Tips to help prevent the transmission of COVID-19

  • Do not get together with others if you are feeling unwell or have any COVID-19 symptoms, are waiting for COVID-19 test results or have been exposed to an individual with COVID-19.
  • Virtual gatherings are the safest way to celebrate, especially if people are unvaccinated or their vaccine status isn’t known. Gatherings or events are safer outdoors than indoors. Physical distancing must still be maintained outdoors.
  • The fewer people who gather, the lower the risk of COVID-19.
  • Wash your hands thoroughly and regularly.
  • Open windows to increase ventilation if safe and feasible.
  • Keep the length of the gathering short.
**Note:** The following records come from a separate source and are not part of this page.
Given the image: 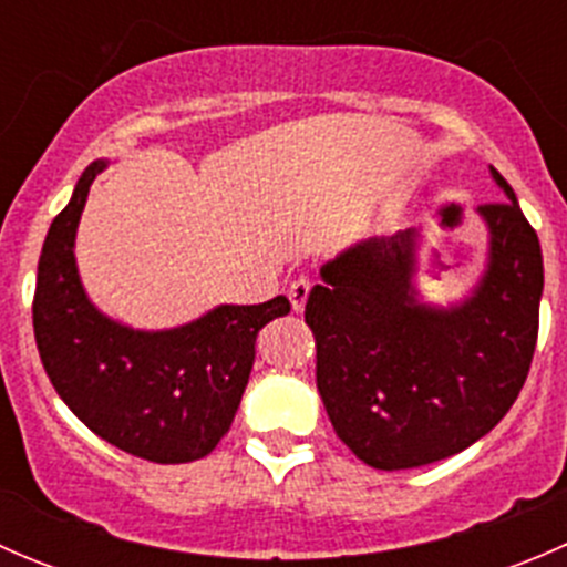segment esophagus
Here are the masks:
<instances>
[{
	"instance_id": "obj_1",
	"label": "esophagus",
	"mask_w": 567,
	"mask_h": 567,
	"mask_svg": "<svg viewBox=\"0 0 567 567\" xmlns=\"http://www.w3.org/2000/svg\"><path fill=\"white\" fill-rule=\"evenodd\" d=\"M310 290H312L310 277H299V279H293V285H290V290H288V299H290V305H293V310H296V312L305 310L307 296H310Z\"/></svg>"
}]
</instances>
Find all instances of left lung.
<instances>
[{
	"label": "left lung",
	"mask_w": 567,
	"mask_h": 567,
	"mask_svg": "<svg viewBox=\"0 0 567 567\" xmlns=\"http://www.w3.org/2000/svg\"><path fill=\"white\" fill-rule=\"evenodd\" d=\"M480 205L488 266L453 307L416 301L420 233L370 238L320 268L305 320L318 392L346 447L373 468L425 466L483 439L511 411L537 342L543 255L516 192Z\"/></svg>",
	"instance_id": "1"
}]
</instances>
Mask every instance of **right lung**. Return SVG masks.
Returning a JSON list of instances; mask_svg holds the SVG:
<instances>
[{"label":"right lung","instance_id":"add662e5","mask_svg":"<svg viewBox=\"0 0 567 567\" xmlns=\"http://www.w3.org/2000/svg\"><path fill=\"white\" fill-rule=\"evenodd\" d=\"M93 162L51 221L38 262L32 326L45 375L68 409L104 442L153 463L199 461L230 431L255 364L257 331L290 301L221 305L167 331L106 318L82 288L73 257Z\"/></svg>","mask_w":567,"mask_h":567}]
</instances>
Consider getting together between or after meals.
  • Wash hands often with soap and water, or use an alcohol-based hand sanitizer. Always wash hands before and after eating, as well as before and during food preparation.
  • Use touchless garbage cans if possible.
  • Individuals considered at high-risk of severe disease and/or exposure to COVID-19 are:
    • Congregate living for seniors (e.g. long-term care homes, retirement homes);
    • Adults in First Nations, Métis and Inuit populations;
    • Adult chronic home care recipients;
    • Adults ages 80 and older;
    • Pregnant women; and
    • Health care workers.

Alternative ways to celebrate

  • Consider hosting a virtual celebration. Be creative – sing songs, play virtual games or watch a movie together online.
  • Instead of a large family dinner, enjoy an outdoor hike with your loved ones. 
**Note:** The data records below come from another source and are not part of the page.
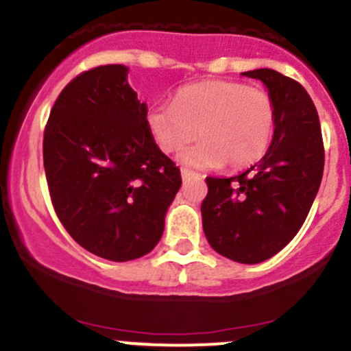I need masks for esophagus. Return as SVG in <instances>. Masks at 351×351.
I'll return each instance as SVG.
<instances>
[{
    "label": "esophagus",
    "instance_id": "1",
    "mask_svg": "<svg viewBox=\"0 0 351 351\" xmlns=\"http://www.w3.org/2000/svg\"><path fill=\"white\" fill-rule=\"evenodd\" d=\"M180 176H182V179H189V177H201L199 174H196V172L189 171V169H180Z\"/></svg>",
    "mask_w": 351,
    "mask_h": 351
}]
</instances>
If you choose to trick-or-treat door-to-door:

  • Stay home if you have symptoms, even if they are mild.
  • Trick-or-treat outdoors as much as possible.
    • If trick-or-treating indoors, maintain physical distancing as much as possible and wear a face covering, especially when physical distancing is a challenge.
  • Be creative and build the face covering into your costume, but know that a costume mask is not a substitute for a face covering, and that a costume mask should not be worn over a non-medical mask or face covering because it can be dangerous if the costume mask makes it hard to breathe.
    • Do not crowd doorsteps - Take turns one at a time.
  • Do not sing or shout for your treats.
  • Keep interactions brief with those giving out treats.
  • Use hand sanitizer often, especially before and after handling your face covering, after touching frequently touched surfaces, when you arrive home from trick-or-treating, and before and after handling or eating treats.
    • There is no need to clean or disinfect pre-packaged treats.
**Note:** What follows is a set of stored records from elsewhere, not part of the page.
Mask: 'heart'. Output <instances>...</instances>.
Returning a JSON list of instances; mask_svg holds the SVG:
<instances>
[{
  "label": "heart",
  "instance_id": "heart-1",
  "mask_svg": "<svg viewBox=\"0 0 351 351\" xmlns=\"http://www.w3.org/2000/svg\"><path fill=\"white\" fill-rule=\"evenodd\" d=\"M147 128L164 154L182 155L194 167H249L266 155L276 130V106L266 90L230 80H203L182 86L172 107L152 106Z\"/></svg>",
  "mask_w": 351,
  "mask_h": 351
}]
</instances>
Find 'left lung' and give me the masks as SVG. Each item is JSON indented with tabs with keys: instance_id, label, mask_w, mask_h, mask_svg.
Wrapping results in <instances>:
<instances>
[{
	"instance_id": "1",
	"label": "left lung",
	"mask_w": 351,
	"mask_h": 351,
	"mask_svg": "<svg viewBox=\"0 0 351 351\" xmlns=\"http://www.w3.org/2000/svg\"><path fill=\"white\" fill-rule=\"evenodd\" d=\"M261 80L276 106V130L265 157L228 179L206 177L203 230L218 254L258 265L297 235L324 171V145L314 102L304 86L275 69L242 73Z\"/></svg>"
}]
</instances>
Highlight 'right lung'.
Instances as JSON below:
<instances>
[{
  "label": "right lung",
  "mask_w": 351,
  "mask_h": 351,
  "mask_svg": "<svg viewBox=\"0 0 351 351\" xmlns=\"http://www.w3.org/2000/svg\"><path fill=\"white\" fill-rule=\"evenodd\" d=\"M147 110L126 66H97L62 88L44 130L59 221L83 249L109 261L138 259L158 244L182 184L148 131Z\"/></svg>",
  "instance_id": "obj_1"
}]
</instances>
If you choose to give out treats:

  • Do not participate in Halloween festivities if you have symptoms, even if they are mild.
  • Keep interactions with trick-or-treaters short and encourage them to move along after receiving their treat from you.
  • Consider wearing a face covering when physical distancing cannot be maintained
    • If you are dressing up, consider including the face covering as part of your costume.
  • Give out only purchased and packaged treats.
  • Do not ask trick-or-treaters to sing or shout for their treats.
  • Clean your hands often throughout the evening using soap and water or with hand sanitizer.